# Lekarze > Forum dietetyczne >  DIACOM oznacza że choruje?

## iana

Witam miałam badanie diagnostyczne diacom...wykryto u mnie
- taksokaroze
-bolerie
-gronkowca
-adenovirusa

Testy z kału nie potwierdzaja obecności posożytów, zapisano mi kuracje suplementami na 4 miesiace- bardzo drogą jak dla mnie.
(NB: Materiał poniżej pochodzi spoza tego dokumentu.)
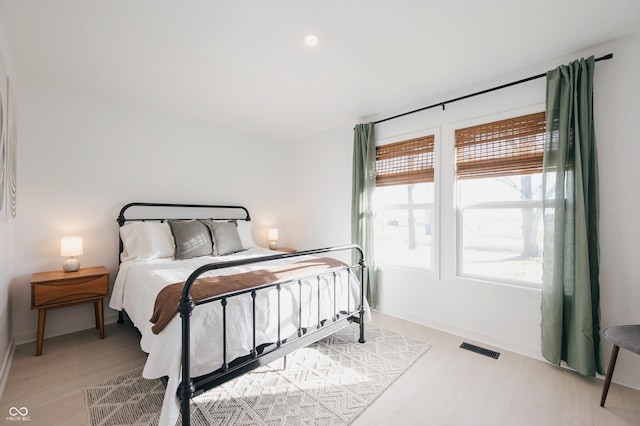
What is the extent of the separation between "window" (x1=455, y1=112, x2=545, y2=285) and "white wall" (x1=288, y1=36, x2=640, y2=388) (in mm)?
112

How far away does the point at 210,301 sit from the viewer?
1.61 m

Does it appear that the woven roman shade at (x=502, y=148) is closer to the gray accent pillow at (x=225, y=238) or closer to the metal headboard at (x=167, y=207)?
the gray accent pillow at (x=225, y=238)

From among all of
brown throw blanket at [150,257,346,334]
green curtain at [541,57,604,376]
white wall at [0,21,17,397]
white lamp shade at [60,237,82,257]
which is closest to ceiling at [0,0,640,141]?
white wall at [0,21,17,397]

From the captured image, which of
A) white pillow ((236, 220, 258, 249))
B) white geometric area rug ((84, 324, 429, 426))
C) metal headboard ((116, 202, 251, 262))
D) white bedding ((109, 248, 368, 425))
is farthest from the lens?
white pillow ((236, 220, 258, 249))

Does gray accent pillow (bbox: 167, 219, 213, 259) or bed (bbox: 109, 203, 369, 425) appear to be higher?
gray accent pillow (bbox: 167, 219, 213, 259)

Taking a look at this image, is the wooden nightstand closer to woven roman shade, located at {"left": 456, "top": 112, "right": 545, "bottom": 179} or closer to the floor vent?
the floor vent

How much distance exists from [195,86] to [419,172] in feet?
8.31

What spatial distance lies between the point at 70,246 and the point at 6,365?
38.6 inches

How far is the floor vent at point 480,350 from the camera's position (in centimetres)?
244

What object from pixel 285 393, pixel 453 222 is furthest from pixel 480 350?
pixel 285 393

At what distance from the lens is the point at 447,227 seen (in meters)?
2.96

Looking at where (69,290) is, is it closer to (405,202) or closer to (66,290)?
(66,290)

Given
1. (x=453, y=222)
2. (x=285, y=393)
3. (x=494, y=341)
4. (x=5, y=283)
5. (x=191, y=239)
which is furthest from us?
(x=191, y=239)

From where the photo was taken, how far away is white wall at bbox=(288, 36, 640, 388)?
2.04m
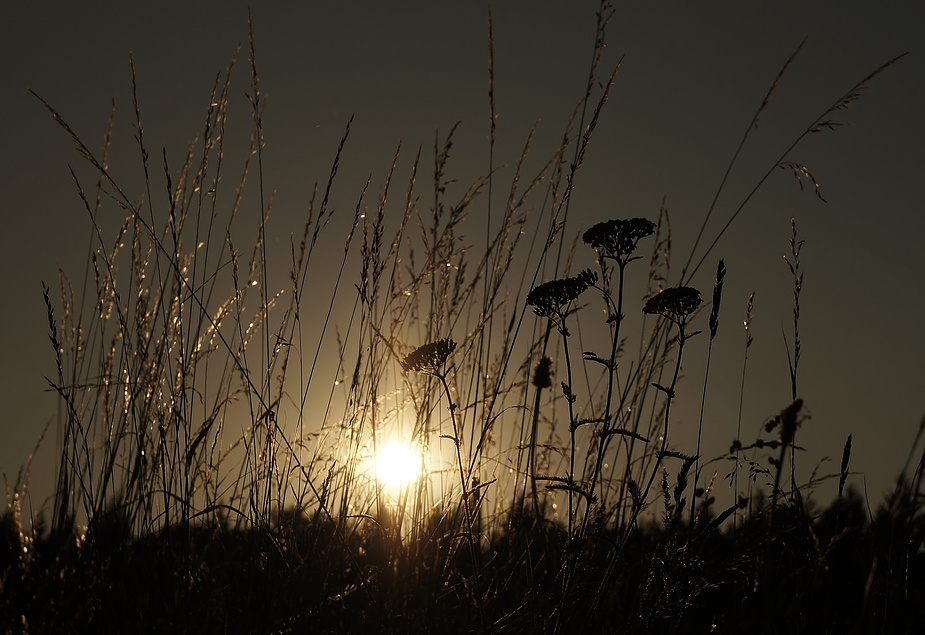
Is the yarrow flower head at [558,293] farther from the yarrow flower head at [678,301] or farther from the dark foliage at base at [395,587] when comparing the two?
the dark foliage at base at [395,587]

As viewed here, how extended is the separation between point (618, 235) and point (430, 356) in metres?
0.52

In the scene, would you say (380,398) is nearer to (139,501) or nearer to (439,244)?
(439,244)

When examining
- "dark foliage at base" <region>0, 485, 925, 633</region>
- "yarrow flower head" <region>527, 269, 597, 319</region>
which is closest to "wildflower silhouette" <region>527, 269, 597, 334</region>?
"yarrow flower head" <region>527, 269, 597, 319</region>

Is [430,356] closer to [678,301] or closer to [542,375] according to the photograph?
[542,375]

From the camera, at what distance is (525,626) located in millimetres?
1483

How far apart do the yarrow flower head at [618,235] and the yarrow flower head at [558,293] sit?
8 cm

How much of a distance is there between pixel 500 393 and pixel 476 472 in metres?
0.26

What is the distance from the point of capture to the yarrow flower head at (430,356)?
155cm

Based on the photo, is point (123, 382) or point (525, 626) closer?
point (525, 626)

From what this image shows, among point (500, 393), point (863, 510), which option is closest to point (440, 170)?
point (500, 393)

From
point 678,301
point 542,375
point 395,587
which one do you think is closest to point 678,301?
point 678,301

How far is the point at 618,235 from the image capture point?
159 centimetres

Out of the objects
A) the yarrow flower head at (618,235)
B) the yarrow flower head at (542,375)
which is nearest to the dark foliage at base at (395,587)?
the yarrow flower head at (542,375)

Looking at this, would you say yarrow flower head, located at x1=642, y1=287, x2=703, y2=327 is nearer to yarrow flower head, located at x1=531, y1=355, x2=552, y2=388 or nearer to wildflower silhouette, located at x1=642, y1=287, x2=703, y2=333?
wildflower silhouette, located at x1=642, y1=287, x2=703, y2=333
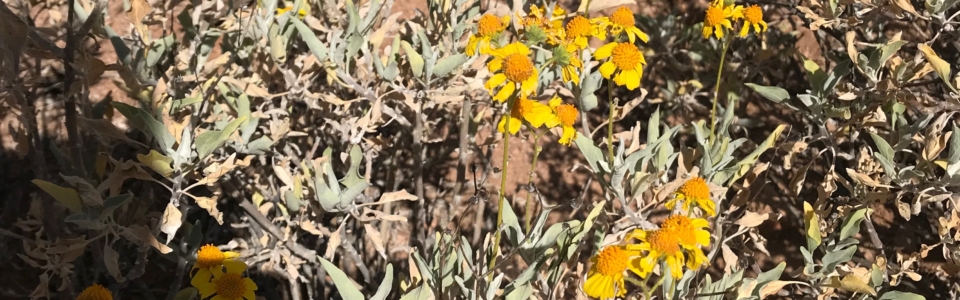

Od tego momentu jak wymieniono mi to wszystko...zaczynam miewać ataki depresji- boje sie ze powaznie choruje. 

Rodzina powtaza ze nie powinnam w  DIACOM wierzyc, specjalisci od sprzetow medycznych też patrza sceptycznie.... a  ja juz nie wiem czy rzeczywiscie taksokaroza jest pewna ..wybadana przez fale mozgu?
Boje się... chce zyc ! Czy rzeczywiscie suplementy mnie ulecza...
Ech- dla mnie 1000 zl to duza suma... nie wiem co robic. Doradzcie.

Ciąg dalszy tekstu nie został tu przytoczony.